There’s no way to know for sure about the emotions those viewings summoned forth. Perhaps they brought a comforting sense of place and order to our lives. Maybe the periodic drama of meteors streaking through Earth’s atmosphere or the somewhat ominous slow-motion trek of comets that might appear only once in a lifetime reaffirmed an already acute sense of uncertainty and precarious existence.
Though knowledge of what lies outside our planet’s thin, life-giving membrane has grown far beyond anything our distant ancestors could comprehend, that ancient mystery and magic is still very much alive.
In this issue you can read about Dr. Clay Sherrod, atop Petit Jean Mountain, who continues to demonstrate and act upon our fascination with what’s out there. He’s been doing it for 50 years now. But maybe even more impressive is that Dr. Clay, as he’s known, doesn’t focus on only the pinhole perspective of a telescope while trying to unravel mysteries of space. Instead, his is a holistic view. He realizes the need for an intricate layering of all sciences in pursuit of understanding our world and universe.

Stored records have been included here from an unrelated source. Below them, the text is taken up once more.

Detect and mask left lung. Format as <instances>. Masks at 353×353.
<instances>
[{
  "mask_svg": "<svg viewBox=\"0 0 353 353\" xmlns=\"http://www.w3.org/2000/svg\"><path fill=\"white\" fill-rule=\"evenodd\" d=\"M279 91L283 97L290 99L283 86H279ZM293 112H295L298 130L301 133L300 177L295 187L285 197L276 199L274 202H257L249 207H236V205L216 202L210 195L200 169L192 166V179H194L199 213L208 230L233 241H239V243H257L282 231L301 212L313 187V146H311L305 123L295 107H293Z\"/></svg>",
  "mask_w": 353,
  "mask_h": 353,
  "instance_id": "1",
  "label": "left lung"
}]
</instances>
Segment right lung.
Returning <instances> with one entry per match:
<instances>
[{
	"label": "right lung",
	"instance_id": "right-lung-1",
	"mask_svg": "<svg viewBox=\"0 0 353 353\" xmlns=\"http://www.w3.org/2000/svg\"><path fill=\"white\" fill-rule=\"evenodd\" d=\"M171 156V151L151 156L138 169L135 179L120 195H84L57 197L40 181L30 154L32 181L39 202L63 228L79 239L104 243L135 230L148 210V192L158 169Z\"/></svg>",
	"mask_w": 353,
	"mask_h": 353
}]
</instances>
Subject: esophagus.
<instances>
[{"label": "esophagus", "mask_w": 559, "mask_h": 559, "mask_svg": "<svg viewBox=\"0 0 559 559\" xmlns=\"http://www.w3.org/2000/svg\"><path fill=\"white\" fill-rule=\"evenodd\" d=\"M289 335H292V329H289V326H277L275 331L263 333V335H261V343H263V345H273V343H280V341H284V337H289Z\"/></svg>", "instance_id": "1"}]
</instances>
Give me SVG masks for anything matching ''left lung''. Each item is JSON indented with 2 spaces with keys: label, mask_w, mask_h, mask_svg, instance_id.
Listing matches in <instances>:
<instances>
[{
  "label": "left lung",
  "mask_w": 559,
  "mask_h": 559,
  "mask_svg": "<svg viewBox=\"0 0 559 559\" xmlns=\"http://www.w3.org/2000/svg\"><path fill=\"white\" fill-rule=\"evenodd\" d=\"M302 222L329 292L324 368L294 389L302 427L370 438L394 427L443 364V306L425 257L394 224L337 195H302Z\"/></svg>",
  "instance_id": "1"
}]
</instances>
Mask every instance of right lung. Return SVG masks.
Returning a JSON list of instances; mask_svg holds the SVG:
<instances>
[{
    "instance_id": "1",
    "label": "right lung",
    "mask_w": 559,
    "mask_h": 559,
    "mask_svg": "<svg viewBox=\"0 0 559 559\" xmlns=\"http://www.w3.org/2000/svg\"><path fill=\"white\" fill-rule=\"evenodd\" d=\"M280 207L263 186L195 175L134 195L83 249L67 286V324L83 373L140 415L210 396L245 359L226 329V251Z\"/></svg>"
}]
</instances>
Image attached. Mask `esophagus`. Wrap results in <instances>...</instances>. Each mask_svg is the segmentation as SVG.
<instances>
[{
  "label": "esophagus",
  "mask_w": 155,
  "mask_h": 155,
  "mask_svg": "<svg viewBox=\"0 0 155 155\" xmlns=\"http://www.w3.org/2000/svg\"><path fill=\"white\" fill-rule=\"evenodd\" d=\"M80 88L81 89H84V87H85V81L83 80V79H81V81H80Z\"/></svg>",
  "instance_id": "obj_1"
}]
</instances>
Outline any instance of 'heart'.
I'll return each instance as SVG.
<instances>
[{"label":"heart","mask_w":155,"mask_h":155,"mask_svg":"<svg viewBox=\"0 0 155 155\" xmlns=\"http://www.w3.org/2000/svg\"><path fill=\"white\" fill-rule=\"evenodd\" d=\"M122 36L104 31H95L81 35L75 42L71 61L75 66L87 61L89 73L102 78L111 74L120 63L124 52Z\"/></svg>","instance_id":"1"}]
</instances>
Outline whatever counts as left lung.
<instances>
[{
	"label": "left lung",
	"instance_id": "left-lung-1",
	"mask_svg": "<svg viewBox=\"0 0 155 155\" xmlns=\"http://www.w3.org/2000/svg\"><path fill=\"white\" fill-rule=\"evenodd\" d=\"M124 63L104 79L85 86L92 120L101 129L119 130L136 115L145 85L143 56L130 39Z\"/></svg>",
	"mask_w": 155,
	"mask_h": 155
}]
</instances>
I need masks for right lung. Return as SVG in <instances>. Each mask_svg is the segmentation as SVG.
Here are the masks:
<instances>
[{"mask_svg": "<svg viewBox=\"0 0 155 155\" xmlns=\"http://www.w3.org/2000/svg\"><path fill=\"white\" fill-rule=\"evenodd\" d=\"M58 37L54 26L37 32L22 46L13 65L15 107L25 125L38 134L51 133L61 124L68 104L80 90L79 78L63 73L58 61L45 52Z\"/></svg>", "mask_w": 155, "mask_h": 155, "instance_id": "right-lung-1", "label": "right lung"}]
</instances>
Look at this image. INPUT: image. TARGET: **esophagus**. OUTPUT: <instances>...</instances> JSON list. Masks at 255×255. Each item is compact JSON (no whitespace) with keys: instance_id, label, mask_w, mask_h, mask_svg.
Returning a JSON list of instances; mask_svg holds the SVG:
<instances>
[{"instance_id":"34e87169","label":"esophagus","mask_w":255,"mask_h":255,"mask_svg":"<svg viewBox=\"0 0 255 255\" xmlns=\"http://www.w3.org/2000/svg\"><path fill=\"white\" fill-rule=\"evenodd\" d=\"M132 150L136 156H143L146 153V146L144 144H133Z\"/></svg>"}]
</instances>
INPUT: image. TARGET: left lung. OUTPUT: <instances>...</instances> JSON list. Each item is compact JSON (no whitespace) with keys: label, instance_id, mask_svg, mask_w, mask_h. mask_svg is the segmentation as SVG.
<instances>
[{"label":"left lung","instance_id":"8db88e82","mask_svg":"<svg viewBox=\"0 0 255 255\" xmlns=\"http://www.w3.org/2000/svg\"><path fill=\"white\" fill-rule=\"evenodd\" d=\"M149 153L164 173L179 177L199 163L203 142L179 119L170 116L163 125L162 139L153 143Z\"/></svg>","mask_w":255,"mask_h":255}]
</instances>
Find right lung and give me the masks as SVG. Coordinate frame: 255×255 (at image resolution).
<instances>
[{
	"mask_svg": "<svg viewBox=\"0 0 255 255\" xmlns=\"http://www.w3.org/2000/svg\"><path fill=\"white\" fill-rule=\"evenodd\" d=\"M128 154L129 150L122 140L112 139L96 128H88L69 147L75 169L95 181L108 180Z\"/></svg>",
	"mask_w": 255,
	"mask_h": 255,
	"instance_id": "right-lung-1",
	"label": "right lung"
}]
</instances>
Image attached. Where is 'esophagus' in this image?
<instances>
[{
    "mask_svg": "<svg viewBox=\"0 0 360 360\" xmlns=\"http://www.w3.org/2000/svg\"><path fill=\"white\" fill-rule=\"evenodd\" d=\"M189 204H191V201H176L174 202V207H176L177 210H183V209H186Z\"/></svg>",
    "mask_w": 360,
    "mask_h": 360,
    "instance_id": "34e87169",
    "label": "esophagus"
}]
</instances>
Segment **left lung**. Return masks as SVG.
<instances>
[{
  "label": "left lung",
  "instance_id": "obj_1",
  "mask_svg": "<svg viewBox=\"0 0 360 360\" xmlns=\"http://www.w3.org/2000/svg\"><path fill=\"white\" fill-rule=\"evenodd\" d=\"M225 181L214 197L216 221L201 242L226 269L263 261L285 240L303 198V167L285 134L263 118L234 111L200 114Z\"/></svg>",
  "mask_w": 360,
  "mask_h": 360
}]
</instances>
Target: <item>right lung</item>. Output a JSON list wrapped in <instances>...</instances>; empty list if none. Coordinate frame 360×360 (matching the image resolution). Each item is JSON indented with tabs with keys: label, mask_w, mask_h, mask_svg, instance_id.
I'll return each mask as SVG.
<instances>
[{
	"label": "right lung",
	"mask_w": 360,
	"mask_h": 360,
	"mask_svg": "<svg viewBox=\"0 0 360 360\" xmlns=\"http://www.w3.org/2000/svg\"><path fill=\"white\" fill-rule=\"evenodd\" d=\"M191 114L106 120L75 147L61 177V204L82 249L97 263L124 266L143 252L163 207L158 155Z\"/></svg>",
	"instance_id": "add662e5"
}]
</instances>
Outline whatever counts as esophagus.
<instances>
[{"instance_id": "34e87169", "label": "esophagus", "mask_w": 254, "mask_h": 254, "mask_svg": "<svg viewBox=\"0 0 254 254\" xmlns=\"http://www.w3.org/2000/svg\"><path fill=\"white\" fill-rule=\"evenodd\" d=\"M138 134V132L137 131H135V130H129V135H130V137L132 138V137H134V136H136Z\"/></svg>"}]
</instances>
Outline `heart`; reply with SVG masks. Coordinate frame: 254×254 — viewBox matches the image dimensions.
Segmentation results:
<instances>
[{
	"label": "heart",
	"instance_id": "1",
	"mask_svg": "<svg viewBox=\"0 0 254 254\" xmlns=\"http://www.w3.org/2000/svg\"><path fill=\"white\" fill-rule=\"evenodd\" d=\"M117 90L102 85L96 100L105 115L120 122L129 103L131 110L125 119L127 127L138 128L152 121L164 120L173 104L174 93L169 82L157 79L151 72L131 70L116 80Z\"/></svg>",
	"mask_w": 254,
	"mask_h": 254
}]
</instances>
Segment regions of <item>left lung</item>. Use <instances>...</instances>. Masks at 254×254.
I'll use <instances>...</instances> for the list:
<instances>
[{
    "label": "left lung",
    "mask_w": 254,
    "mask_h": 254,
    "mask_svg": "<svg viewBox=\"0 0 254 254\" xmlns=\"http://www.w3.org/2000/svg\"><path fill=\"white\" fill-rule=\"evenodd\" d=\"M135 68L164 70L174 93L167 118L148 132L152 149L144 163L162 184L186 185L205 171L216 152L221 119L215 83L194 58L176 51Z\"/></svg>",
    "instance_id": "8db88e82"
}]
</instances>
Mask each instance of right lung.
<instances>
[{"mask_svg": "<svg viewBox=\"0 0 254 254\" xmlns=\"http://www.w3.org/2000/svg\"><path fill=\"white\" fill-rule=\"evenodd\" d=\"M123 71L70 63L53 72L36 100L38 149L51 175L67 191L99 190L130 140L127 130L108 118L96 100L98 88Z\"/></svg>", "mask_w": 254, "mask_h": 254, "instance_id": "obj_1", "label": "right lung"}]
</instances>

We are the product of exploding supernovas and hungry blackholes, of the very energy and matter formed when the universe first came to be, and nothing stirs the existential questions more than the dark stillness of a clear night sky. I ponder the enormity of it all as light from the Andromeda Galaxy reaches my eyes after traveling through space for 2.5 million years. I think on the delicate balance that enables our existence as I behold the gossamer ribbon of our own Milky Way. And even more than the wonder, I feel a profound sense of belonging. It is as Neil DeGrasse Tyson says: “We are stardust brought to life, then empowered by the universe to figure itself out.”